6.30 Welcome, free pizza+beer
Talks start at 7pm
"Creating Usable Customer Intelligence from Social Media Data: Network Analytics meets Text Mining" by Rosaria Silipo, Sr. Data Scientist @Knime
Rosaria will show an integrated approach that retrieves and combines information using text mining as well as network analysis techniques from a public forum using open data and open source tools. Each forum user is described in terms of a leadership score, calculated using a network analytics algorithm, and an attitude value, produced by a text-mining based sentiment analysis procedure.
"Scraping and parsing PDFs in Python" by Ian Hopkinson, Sr. Data Scientist @Scraperwiki
In this talk Ian will show a specific example of scraping and structuring the verbatim records of the UN which are provided as PDF files, and demonstrate some techniques using Python. He will also make some comments on the coding process for data scientists and how it contrasts with conventional software development.
Beer Break, Networking around, and Community Update
"Lucene & Hadoop: Together at Last" by Doug Cutting, Chief Architect @Cloudera
Fifteen years ago, Doug wrote a search engine called Lucene. Seven years ago, he helped to found the Hadoop project. Now these two projects are combined in a platform that, among other things, supports scalable, distributed search using Lucene on top of Hadoop. Doug will tell the story of how these projects grew and how they finally came together.

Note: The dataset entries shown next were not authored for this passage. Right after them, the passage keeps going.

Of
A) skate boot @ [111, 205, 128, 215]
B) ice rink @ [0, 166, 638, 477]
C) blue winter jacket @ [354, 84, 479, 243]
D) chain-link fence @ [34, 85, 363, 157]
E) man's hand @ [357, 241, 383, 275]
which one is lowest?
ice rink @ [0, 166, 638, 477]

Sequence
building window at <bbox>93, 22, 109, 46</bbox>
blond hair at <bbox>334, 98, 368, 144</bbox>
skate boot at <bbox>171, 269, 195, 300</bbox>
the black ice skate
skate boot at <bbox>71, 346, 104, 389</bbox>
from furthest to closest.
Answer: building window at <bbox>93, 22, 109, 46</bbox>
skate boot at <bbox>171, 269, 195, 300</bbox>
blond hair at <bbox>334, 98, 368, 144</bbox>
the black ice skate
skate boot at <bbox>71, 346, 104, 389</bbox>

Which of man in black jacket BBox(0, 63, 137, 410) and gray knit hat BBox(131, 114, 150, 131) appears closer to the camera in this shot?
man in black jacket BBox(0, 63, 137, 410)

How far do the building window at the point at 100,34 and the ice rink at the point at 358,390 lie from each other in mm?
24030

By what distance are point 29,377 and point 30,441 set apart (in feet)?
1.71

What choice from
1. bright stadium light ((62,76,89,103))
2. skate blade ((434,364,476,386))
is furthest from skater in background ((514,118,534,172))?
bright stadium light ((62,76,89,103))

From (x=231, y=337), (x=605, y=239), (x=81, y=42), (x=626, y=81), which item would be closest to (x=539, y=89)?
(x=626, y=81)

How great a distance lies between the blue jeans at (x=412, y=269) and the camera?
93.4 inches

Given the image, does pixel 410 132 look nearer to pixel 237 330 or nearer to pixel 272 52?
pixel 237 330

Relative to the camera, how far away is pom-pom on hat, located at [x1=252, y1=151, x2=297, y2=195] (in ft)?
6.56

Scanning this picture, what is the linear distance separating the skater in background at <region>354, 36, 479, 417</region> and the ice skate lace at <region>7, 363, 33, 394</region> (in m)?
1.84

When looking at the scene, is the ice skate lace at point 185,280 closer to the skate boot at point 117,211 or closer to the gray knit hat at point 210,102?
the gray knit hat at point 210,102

"Disambiguating brands in social media: detecting the right "apples"and "oranges" with Python and scikit-learn" by Ian Ozsvald, independent Data Scientist
Existing Named Entity Recognition APIs are poorly suited to recognising brands in tweets. Ian is building an open sourced Python tool using scikit-learn and NLTK to classify brands better than the existing APIs. This will be an early report on his progress, discussing the linguistic difficulties faced by existing tools and showing the prototype to date.
Session ends by 9.30pm-ish